==== Data in this exercise
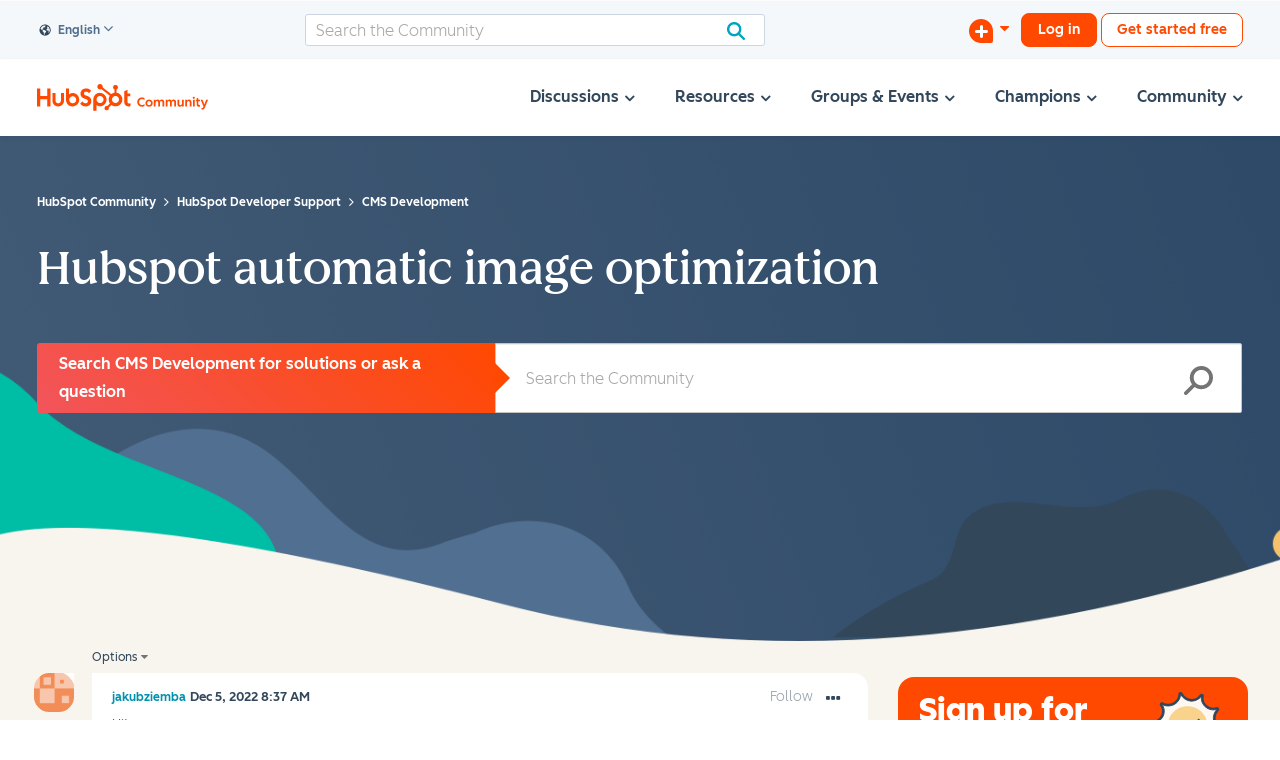

--- FILE ---
content_type: image/svg+xml
request_url: https://www.lyntonweb.com/hubfs/raw_assets/public/branding/lynton/assets/images/check-circle.svg
body_size: -333
content:
<svg xmlns="http://www.w3.org/2000/svg" width="17.438" height="17.438" viewBox="0 0 17.438 17.438"><path data-name="Icon awesome-check-circle" d="M17.437 8.718A8.719 8.719 0 118.718 0a8.719 8.719 0 018.719 8.718zM7.71 13.337l6.469-6.469a.563.563 0 000-.8l-.8-.8a.562.562 0 00-.8 0l-5.267 5.283-2.463-2.463a.563.563 0 00-.8 0l-.8.8a.563.563 0 000 .8l3.665 3.649a.563.563 0 00.8 0z" fill="#5241f3"/></svg>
========
= Problem requirements =
Every record should come back exactly as it is, though none of the pictures should.

= Exercise output =
--- FILE ---
content_type: image/svg+xml
request_url: https://www.lyntonweb.com/hubfs/raw_assets/public/branding/lynton/assets/images/check-circle.svg
body_size: -333
content:
<svg xmlns="http://www.w3.org/2000/svg" width="17.438" height="17.438" viewBox="0 0 17.438 17.438"><path data-name="Icon awesome-check-circle" d="M17.437 8.718A8.719 8.719 0 118.718 0a8.719 8.719 0 018.719 8.718zM7.71 13.337l6.469-6.469a.563.563 0 000-.8l-.8-.8a.562.562 0 00-.8 0l-5.267 5.283-2.463-2.463a.563.563 0 00-.8 0l-.8.8a.563.563 0 000 .8l3.665 3.649a.563.563 0 00.8 0z" fill="#5241f3"/></svg>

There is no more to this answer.